● **Exercise objective**
The task calls for every line of the data to be retyped exactly.

● **Data shown**
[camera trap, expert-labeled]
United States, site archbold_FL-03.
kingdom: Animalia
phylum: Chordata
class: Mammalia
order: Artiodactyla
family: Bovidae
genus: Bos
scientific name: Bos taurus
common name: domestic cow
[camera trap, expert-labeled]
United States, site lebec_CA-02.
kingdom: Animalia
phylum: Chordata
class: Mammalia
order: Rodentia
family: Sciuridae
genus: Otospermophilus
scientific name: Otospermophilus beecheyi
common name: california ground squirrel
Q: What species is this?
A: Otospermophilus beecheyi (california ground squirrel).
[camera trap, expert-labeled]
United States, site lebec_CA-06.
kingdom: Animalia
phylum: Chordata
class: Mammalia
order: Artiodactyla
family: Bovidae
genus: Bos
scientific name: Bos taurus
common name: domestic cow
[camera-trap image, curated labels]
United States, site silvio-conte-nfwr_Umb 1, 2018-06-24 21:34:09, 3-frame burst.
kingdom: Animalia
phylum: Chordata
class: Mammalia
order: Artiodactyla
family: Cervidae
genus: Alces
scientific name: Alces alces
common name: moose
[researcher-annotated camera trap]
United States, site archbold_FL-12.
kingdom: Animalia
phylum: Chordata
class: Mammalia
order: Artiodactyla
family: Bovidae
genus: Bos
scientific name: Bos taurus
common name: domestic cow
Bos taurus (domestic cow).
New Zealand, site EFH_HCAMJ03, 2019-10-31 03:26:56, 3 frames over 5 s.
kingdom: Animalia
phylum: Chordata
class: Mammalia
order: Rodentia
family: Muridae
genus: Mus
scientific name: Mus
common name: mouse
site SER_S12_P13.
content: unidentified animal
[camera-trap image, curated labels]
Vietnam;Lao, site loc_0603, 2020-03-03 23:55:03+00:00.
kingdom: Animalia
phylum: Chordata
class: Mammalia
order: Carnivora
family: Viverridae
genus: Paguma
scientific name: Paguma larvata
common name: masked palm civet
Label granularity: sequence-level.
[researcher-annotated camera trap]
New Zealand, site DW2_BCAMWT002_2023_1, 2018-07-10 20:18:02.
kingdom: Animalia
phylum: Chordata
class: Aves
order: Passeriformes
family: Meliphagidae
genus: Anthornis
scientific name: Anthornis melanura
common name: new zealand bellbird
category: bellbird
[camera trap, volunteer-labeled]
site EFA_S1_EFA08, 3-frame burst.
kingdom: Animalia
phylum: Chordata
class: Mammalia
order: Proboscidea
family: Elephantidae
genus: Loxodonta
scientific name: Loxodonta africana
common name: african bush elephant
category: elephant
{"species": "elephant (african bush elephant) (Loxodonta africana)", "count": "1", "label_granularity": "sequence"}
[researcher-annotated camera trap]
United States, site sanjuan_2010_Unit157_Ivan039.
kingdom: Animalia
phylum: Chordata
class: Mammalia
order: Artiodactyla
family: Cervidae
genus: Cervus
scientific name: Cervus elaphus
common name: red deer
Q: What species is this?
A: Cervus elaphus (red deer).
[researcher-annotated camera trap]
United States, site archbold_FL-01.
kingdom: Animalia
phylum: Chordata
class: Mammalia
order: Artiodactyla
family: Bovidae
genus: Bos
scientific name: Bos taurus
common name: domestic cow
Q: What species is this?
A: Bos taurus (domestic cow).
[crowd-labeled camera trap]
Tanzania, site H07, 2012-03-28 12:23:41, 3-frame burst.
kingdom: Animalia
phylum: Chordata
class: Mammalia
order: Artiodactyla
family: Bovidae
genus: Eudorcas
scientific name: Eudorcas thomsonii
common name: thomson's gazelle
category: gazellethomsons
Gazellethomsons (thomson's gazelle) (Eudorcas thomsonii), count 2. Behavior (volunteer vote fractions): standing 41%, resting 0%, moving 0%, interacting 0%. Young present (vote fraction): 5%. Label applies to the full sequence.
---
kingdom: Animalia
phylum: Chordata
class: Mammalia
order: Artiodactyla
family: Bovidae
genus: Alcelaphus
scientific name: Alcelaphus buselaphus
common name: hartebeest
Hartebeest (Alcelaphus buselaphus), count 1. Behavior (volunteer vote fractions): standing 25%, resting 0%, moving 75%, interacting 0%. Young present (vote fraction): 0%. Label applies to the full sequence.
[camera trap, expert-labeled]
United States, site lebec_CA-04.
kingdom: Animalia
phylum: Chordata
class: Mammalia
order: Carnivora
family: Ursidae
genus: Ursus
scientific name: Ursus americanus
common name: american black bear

● **Problem solution**
[camera trap, expert-labeled]
United States, site archbold_FL-03.
kingdom: Animalia
phylum: Chordata
class: Mammalia
order: Artiodactyla
family: Bovidae
genus: Bos
scientific name: Bos taurus
common name: domestic cow
[camera trap, expert-labeled]
United States, site lebec_CA-02.
kingdom: Animalia
phylum: Chordata
class: Mammalia
order: Rodentia
family: Sciuridae
genus: Otospermophilus
scientific name: Otospermophilus beecheyi
common name: california ground squirrel
Q: What species is this?
A: Otospermophilus beecheyi (california ground squirrel).
[camera trap, expert-labeled]
United States, site lebec_CA-06.
kingdom: Animalia
phylum: Chordata
class: Mammalia
order: Artiodactyla
family: Bovidae
genus: Bos
scientific name: Bos taurus
common name: domestic cow
[camera-trap image, curated labels]
United States, site silvio-conte-nfwr_Umb 1, 2018-06-24 21:34:09, 3-frame burst.
kingdom: Animalia
phylum: Chordata
class: Mammalia
order: Artiodactyla
family: Cervidae
genus: Alces
scientific name: Alces alces
common name: moose
[researcher-annotated camera trap]
United States, site archbold_FL-12.
kingdom: Animalia
phylum: Chordata
class: Mammalia
order: Artiodactyla
family: Bovidae
genus: Bos
scientific name: Bos taurus
common name: domestic cow
Bos taurus (domestic cow).
New Zealand, site EFH_HCAMJ03, 2019-10-31 03:26:56, 3 frames over 5 s.
kingdom: Animalia
phylum: Chordata
class: Mammalia
order: Rodentia
family: Muridae
genus: Mus
scientific name: Mus
common name: mouse
site SER_S12_P13.
content: unidentified animal
[camera-trap image, curated labels]
Vietnam;Lao, site loc_0603, 2020-03-03 23:55:03+00:00.
kingdom: Animalia
phylum: Chordata
class: Mammalia
order: Carnivora
family: Viverridae
genus: Paguma
scientific name: Paguma larvata
common name: masked palm civet
Label granularity: sequence-level.
[researcher-annotated camera trap]
New Zealand, site DW2_BCAMWT002_2023_1, 2018-07-10 20:18:02.
kingdom: Animalia
phylum: Chordata
class: Aves
order: Passeriformes
family: Meliphagidae
genus: Anthornis
scientific name: Anthornis melanura
common name: new zealand bellbird
category: bellbird
[camera trap, volunteer-labeled]
site EFA_S1_EFA08, 3-frame burst.
kingdom: Animalia
phylum: Chordata
class: Mammalia
order: Proboscidea
family: Elephantidae
genus: Loxodonta
scientific name: Loxodonta africana
common name: african bush elephant
category: elephant
{"species": "elephant (african bush elephant) (Loxodonta africana)", "count": "1", "label_granularity": "sequence"}
[researcher-annotated camera trap]
United States, site sanjuan_2010_Unit157_Ivan039.
kingdom: Animalia
phylum: Chordata
class: Mammalia
order: Artiodactyla
family: Cervidae
genus: Cervus
scientific name: Cervus elaphus
common name: red deer
Q: What species is this?
A: Cervus elaphus (red deer).
[researcher-annotated camera trap]
United States, site archbold_FL-01.
kingdom: Animalia
phylum: Chordata
class: Mammalia
order: Artiodactyla
family: Bovidae
genus: Bos
scientific name: Bos taurus
common name: domestic cow
Q: What species is this?
A: Bos taurus (domestic cow).
[crowd-labeled camera trap]
Tanzania, site H07, 2012-03-28 12:23:41, 3-frame burst.
kingdom: Animalia
phylum: Chordata
class: Mammalia
order: Artiodactyla
family: Bovidae
genus: Eudorcas
scientific name: Eudorcas thomsonii
common name: thomson's gazelle
category: gazellethomsons
Gazellethomsons (thomson's gazelle) (Eudorcas thomsonii), count 2. Behavior (volunteer vote fractions): standing 41%, resting 0%, moving 0%, interacting 0%. Young present (vote fraction): 5%. Label applies to the full sequence.
---
kingdom: Animalia
phylum: Chordata
class: Mammalia
order: Artiodactyla
family: Bovidae
genus: Alcelaphus
scientific name: Alcelaphus buselaphus
common name: hartebeest
Hartebeest (Alcelaphus buselaphus), count 1. Behavior (volunteer vote fractions): standing 25%, resting 0%, moving 75%, interacting 0%. Young present (vote fraction): 0%. Label applies to the full sequence.
[camera trap, expert-labeled]
United States, site lebec_CA-04.
kingdom: Animalia
phylum: Chordata
class: Mammalia
order: Carnivora
family: Ursidae
genus: Ursus
scientific name: Ursus americanus
common name: american black bear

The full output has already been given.